▶ **EXERCISE REQUIREMENTS**: Rewrite every caption in the data with "Roof Rack" switched to "Cargo Basket", changing nothing else. Leave the pictures out.

Records from a data collection:
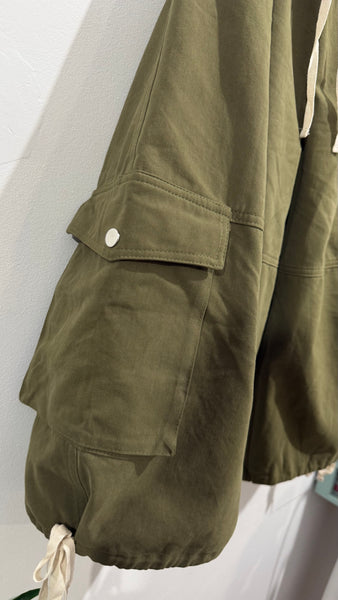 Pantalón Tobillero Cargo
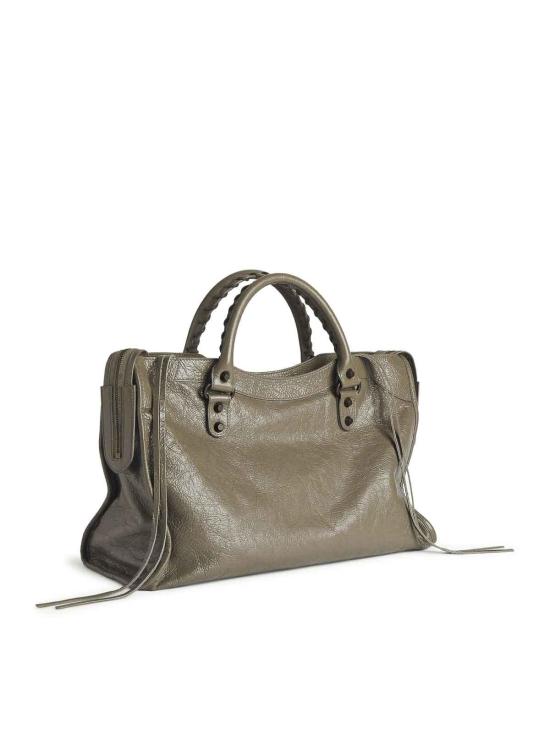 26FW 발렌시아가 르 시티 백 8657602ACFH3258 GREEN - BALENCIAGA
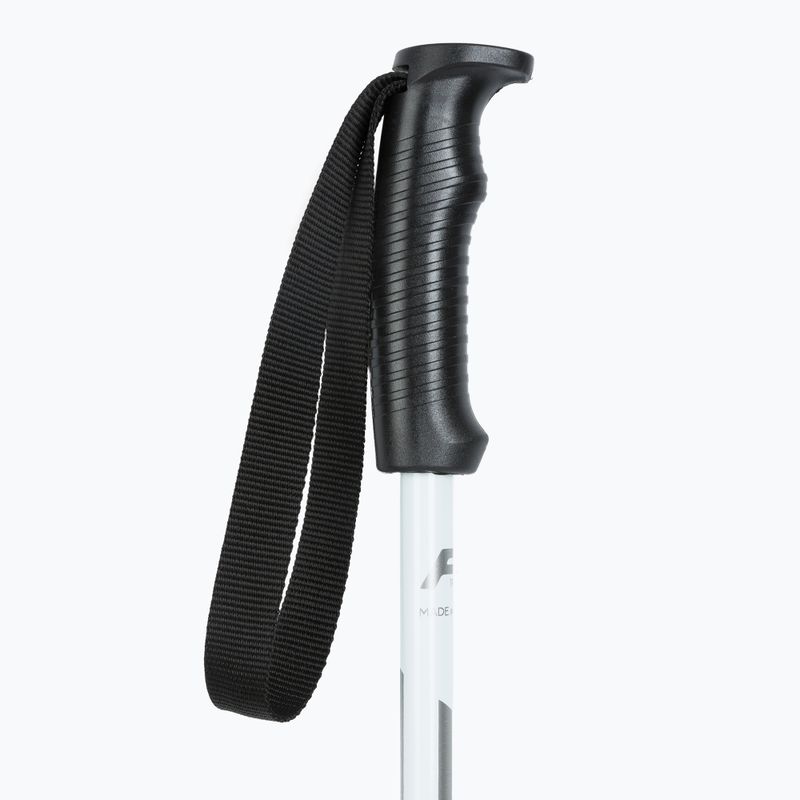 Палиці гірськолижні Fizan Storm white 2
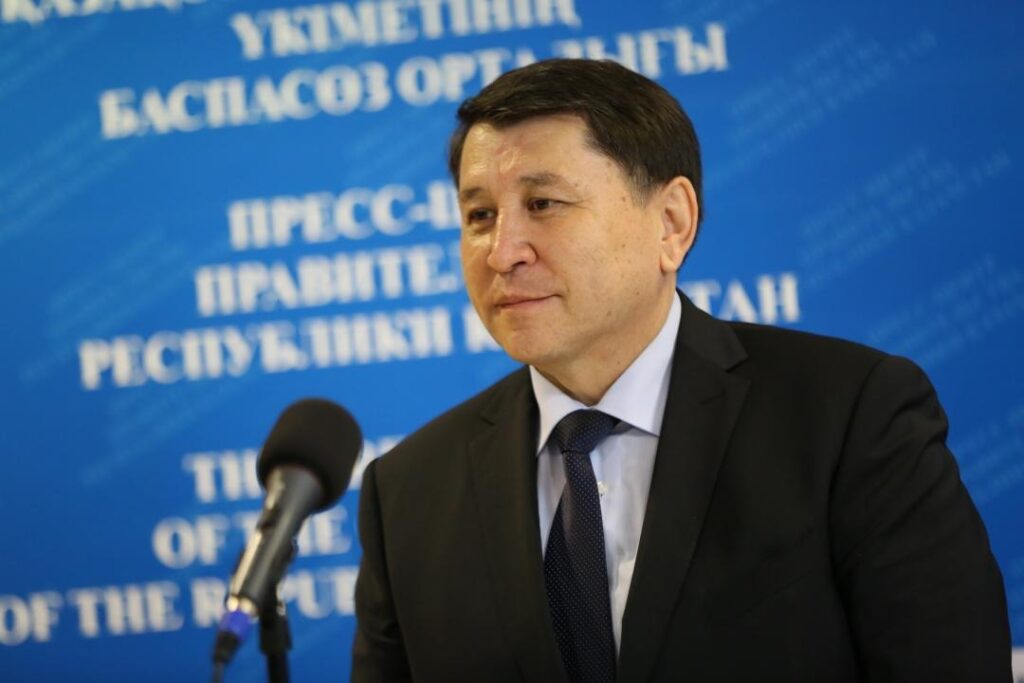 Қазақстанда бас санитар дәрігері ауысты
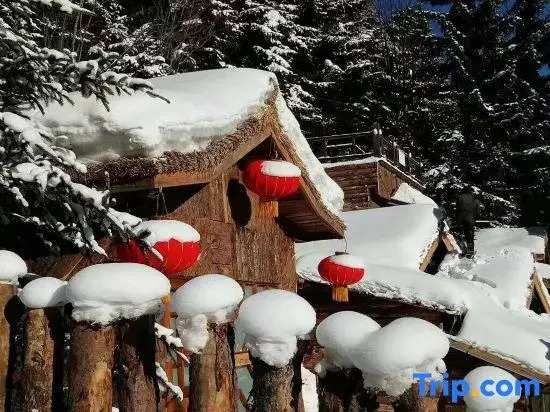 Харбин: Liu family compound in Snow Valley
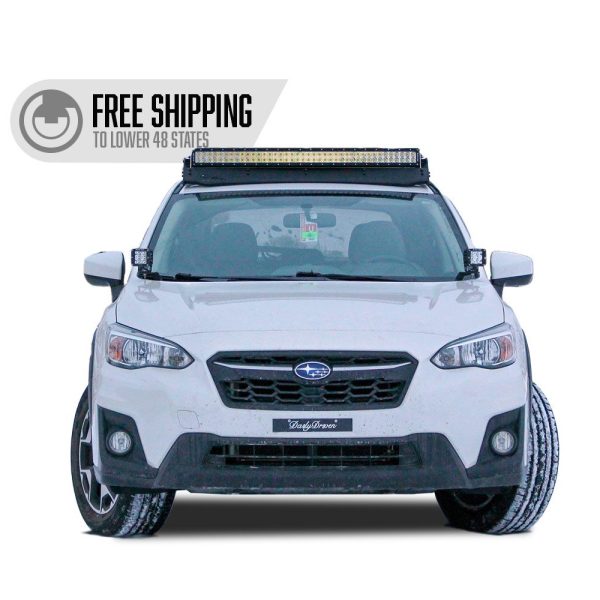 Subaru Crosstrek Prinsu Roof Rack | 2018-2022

▶ **RESPONSE TO THE TASK**:
 Pantalón Tobillero Cargo
 26FW 발렌시아가 르 시티 백 8657602ACFH3258 GREEN - BALENCIAGA
 Палиці гірськолижні Fizan Storm white 2
 Қазақстанда бас санитар дәрігері ауысты
 Харбин: Liu family compound in Snow Valley
 Subaru Crosstrek Prinsu Cargo Basket | 2018-2022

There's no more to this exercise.